Philly now looked up with an infectious smile. ‘James, hello!… Why are you looking at me like that?’

‘I need you.’

She tucked back a loose strand of hair. ‘Delighted to help if I could but I’ve got something on for John. He’s in Sudan. They’re about to start shooting.’

The Sudanese had been fighting the British, the Egyptians, other nearby African nations – and themselves – for more than a hundred years. The Eastern Alliance, several Sudanese states near the Red Sea, wanted to secede and form a moderate secular country. The regime in Khartoum, still buffeted by the recent independence movement in the south, was not pleased by this initiative.

Bond said, ‘I know. I was the one going originally.

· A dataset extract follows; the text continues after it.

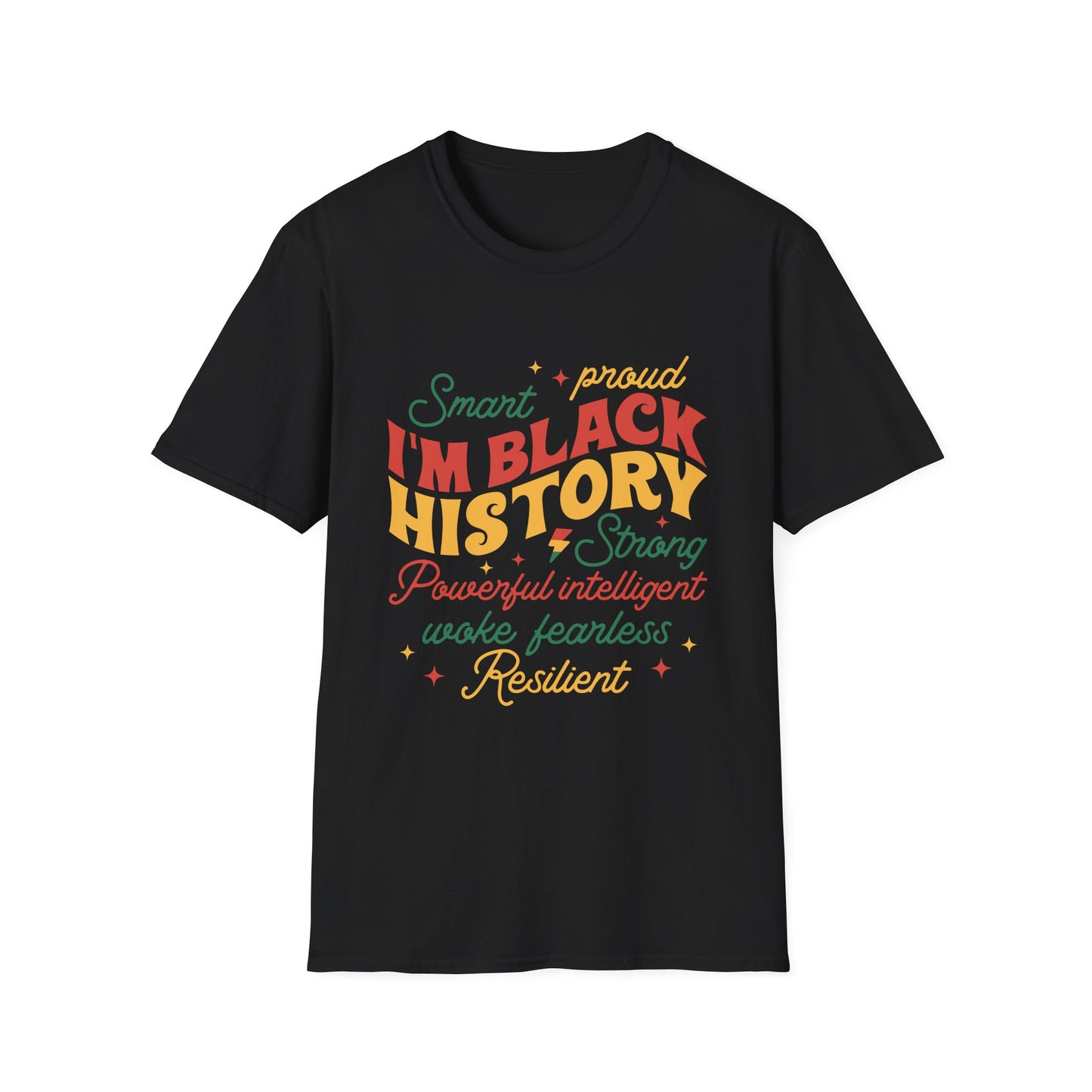 I'm Black History-Color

I drew Belgrade instead.’

‘The food’s better,’ she said, with studied gravity. ‘If you like plums.’

‘It’s just that I collected some things in Serbia that should be looked into.’

‘It’s never “just” with you, James.’

Her mobile buzzed. She frowned, peering at the screen. As she took the call, her piercing hazel eyes swung his way and regarded him with some humour. She said, into the phone, ‘I see.’ When she had disconnected, she said, ‘You pulled in some favours. Or bullied someone.’

‘Me? Never.’

‘It seems that war in Africa will have to soldier on without me. So to speak.’ She went to another work station and handed the Khartoum baton to a fellow spook.

Bond sat down. There seemed to be something different about her space but he couldn’t work out what it was. Perhaps she’d tidied it, or rearranged the furniture – as far as anyone could in the tiny area.

When she came back she focused her eyes on him. ‘Right, then. I’m all yours. What do we have?’

‘Incident Twenty.’

‘Ah, that. I wasn’t on the hot list so you’d better brief me.’

Like Bond, Ophelia Maidenstone was Developed Vetting Cleared by the Defence Vetting Agency, the FCO and Scotland Yard, which permitted virtually unlimited access to top-secret material, short of the most classified nuclear-arms data. He briefed her on Noah, the Irishman, the threat on Friday and the incident in Serbia. She took careful notes.